Luiz Melodia vai de rap a bolero em novo disco

O compositor carioca, que completa 50 anos em janeiro, finaliza disco de inéditas, com participações de Elza Soares e do filho Mahal

Tom Cardoso
01/11/2000
Luiz Melodia completa 50 anos no dia 7 de janeiro, data que por ele passaria em brancas nuvens. Nada de grande show, com convidados e sucessos da carreira. "No máximo uma festinha para os amigos mais próximos", diz o compositor, que na surdina apronta o repertório de seu próximo álbum, Retrato do Artista Quando Coisa, título extraído de um poema de Manoel de Barros, transformado pelo compositor num vigoroso samba/jazz.

Falando em samba, Melodia pretende, enfim, gravar ainda este ano um disco dedicado apenas ao gênero, projeto prometido há alguns anos. Canções de Geraldo Pereira e de outros bambas vão se misturar a sambas inéditos, com direito até a um partido alto assinado por Oswaldo Melodia, seu pai. Se julgarmos pelos sambas por ele interpretados divinamente ao longo da carreira, como A Voz do Morro, de Zé Keti, este será no mínimo um grande disco.

"Acho que o samba atual está cercado de oportunistas. Hoje qualquer cara é metido a sambista, mas poucos representam com dignidade o gênero", critica Melodia, que melhora de humor ao saber que o amigo Jards Macalé está gravando um disco só com sambas de Moreira da Silva "É mesmo? Que ótimo. O Macalé tem crédito para gravar um disco de samba. Aliás, ele tem crédito para gravar o que ele quiser", elogia.

Voltando ao novo disco, que começa ser gravado em janeiro e vai às lojas pela gravadora Indie Records (onde ele gravou ano passado o CD Acústico, que se tornou seu primeiro disco a vender mais de 100 mil cópias), Melodia quer porque quer a participação de Elza Soares na faixa Cara Feia, um samba rasgado que ele não consegue imaginar sem a presença da diva. "Ela tem o timbre perfeito para essa música, combinaria direitinho", conta. Freqüentador assíduo dos blocos carnavalescos da década de 60 e 70, o compositor vai regravar um antigo sucesso do lendário Bloco da Onça, que ele cansou de ouvir na voz de Oswaldo Nunes. "Agora não estou me lembrando do nome da canção, mas sei que era uma das prediletas da minha infância.
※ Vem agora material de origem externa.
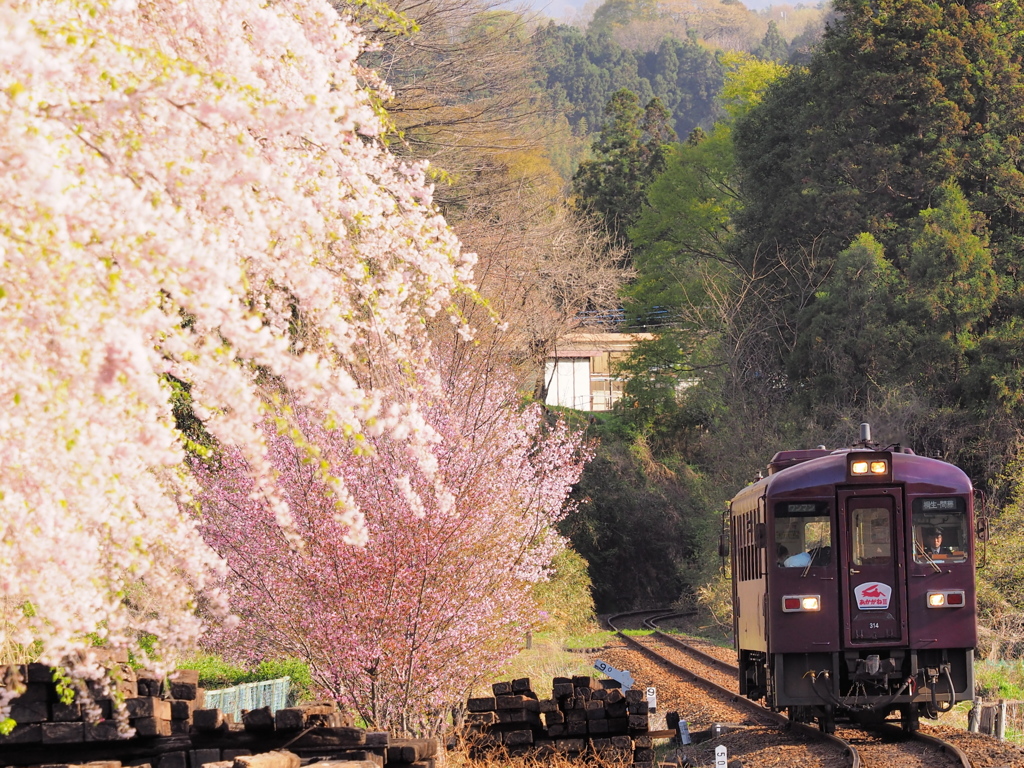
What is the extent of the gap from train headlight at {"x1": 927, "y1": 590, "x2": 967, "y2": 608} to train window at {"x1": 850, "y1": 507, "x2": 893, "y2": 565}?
0.63 metres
Vou transformá-la num reggae bem tradicional", adianta.

Rap e bolero
Acostumado a ouvir o filho Mahal, de 21 anos, cantar rap com os amigos na sala de sua casa, Melodia resolveu convidar o rapper para participar de uma das faixas do disco, o hip-hop Lorena, parceria com o guitarrista Renato Piau "O Mahal está me saindo um grande poeta, tem composto letras muito boas", elogia o pai. Autor de sucessos na voz de Melodia, como Divina Criatura, Mulato Latino e Ilha de Cuba, Papa Kid contribui com mais uma inédita do disco, o bolero Ondas de Champagne. "Na minha época, uma das grandes diversões do pessoal do morro era ouvir bolero pelo rádio, fui influenciado por eles".
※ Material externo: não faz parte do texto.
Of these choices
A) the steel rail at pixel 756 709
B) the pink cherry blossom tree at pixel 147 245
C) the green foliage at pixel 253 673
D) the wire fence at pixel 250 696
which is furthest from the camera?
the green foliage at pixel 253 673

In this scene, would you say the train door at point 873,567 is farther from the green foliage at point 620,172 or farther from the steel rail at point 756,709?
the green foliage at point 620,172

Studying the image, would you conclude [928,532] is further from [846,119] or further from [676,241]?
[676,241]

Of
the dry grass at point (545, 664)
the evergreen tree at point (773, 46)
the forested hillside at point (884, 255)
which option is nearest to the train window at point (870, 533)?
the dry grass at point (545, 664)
Um dos trunfos do novo disco de Melodia será a gravação de Feto, Poeta do Morro, música composta no começo da década de 70 e que não pôde entrar no antológico disco Pérola Negra (1973) por causa da Censura. "Os militares cismaram com essa música e com Farrapo Humano e Pra Aquietar. O Guilherme Araújo, meu empresário na época, deu um jeitinho e conseguiu liberar as duas últimas. Mas Feto, Poeta do Morro, inexplicavelmente, ficou de fora".

Melodia continua subindo o morro de São Carlos para visitar suas irmãs e amigos. Porém, por causa da violência, tem passado cada vez menos tempo na favela. "Quem nasce no morro fica muito enraizado no lugar, mas se tivesse uma boa grana tirava os meus parentes de lá. A barra está muito pesada, a gente não sabe mais quem é traficante, quem é policial. Tenho saudades do tempo em que eu subia o morro com o Waly Salomão e com o Hélio Oiticica e ficávamos até o fim da noite conversando com os sambistas. Eram outros e bons tempos."